Ich nehme an, daß der Strohsessel meinen Brief mit der lateinischen Inschrift, die er von mir gewünscht hatte, erhalten hat; ich bin sehr ungeduldig, es zu erfahren.

Lassen Sie sich von dem Baron von Gleichen erzählen, wer Mylady Oxford ist und wie sehr ich verpflichtet, nach Ihnen diese würdige Frau zu lieben. Nun, sie ist krank, es besteht Gefahr, und dies ist eine andere Ursache meiner Traurigkeit; aber der Hauptgrund ist die Langeweile, der Mangel an passender und gescheiter Gesellschaft und der schreckliche Ausblick in die Zukunft.

Ist es wahr, daß Rousseau die Denkwürdigkeiten seines Lebens im Manuskript hinterlassen hat? Ist dieses Manuskript vorhanden? Wird man es veröffentlichen?...

Haben Sie mich lieb und suchen Sie ihre Gesundheit zu bessern. Der Fall eines gemeinsamen Zusammenlebens im Alter gehört nicht zu den unmöglichsten; aber er würde ein solcher, wenn wir uns nicht die Mühe des Alterns geben.

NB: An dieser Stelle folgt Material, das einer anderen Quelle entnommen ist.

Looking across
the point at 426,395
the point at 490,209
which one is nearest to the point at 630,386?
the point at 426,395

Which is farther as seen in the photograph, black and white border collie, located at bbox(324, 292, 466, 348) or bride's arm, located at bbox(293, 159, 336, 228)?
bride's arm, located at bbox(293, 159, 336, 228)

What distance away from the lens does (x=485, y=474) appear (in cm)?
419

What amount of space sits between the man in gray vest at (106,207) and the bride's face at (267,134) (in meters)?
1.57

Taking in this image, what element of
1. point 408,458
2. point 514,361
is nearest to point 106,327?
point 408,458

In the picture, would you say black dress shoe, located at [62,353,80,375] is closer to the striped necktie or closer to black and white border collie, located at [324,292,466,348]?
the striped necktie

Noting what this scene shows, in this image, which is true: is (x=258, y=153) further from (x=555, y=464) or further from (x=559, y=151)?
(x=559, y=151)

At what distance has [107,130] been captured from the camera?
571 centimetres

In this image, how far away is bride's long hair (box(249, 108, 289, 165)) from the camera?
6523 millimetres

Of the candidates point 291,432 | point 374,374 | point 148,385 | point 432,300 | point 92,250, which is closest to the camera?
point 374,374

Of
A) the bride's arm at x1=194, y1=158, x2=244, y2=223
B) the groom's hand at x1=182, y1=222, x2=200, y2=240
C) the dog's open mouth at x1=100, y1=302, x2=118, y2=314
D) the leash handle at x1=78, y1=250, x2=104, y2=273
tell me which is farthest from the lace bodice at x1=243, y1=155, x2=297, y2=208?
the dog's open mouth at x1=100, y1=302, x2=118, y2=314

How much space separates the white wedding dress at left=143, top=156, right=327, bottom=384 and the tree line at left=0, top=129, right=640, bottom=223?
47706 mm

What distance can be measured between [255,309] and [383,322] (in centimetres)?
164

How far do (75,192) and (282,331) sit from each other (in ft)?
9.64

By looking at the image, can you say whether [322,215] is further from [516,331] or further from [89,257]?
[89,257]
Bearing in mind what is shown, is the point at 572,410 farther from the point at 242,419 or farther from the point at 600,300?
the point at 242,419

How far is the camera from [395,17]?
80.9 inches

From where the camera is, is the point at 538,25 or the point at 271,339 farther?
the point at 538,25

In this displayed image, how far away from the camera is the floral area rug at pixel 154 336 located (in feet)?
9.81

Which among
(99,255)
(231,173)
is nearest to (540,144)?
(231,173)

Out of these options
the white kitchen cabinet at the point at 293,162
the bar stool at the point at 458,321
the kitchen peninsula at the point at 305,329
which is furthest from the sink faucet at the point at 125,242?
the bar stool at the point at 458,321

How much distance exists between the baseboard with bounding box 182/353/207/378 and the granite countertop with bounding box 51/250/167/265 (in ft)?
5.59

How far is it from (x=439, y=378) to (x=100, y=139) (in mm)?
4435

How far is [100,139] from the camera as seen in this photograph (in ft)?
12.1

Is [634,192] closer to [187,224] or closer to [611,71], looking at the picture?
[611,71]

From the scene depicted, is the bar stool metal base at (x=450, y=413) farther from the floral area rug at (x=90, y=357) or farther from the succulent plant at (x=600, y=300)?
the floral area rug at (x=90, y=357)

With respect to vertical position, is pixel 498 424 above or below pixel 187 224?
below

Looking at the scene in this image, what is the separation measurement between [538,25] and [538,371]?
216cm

Leben Sie wohl. Ich bitte Sie, den liebenswürdigen Zuckmantel zu umarmen, wenn Sie, in Anbetracht seines Leibesumfangs, dies fertigbringen. Er verdient es aber, daß man seine Arme dafür in Bewegung setzt; denn man kann nicht liebenswürdiger sein, als er es ist. Leben Sie wohl.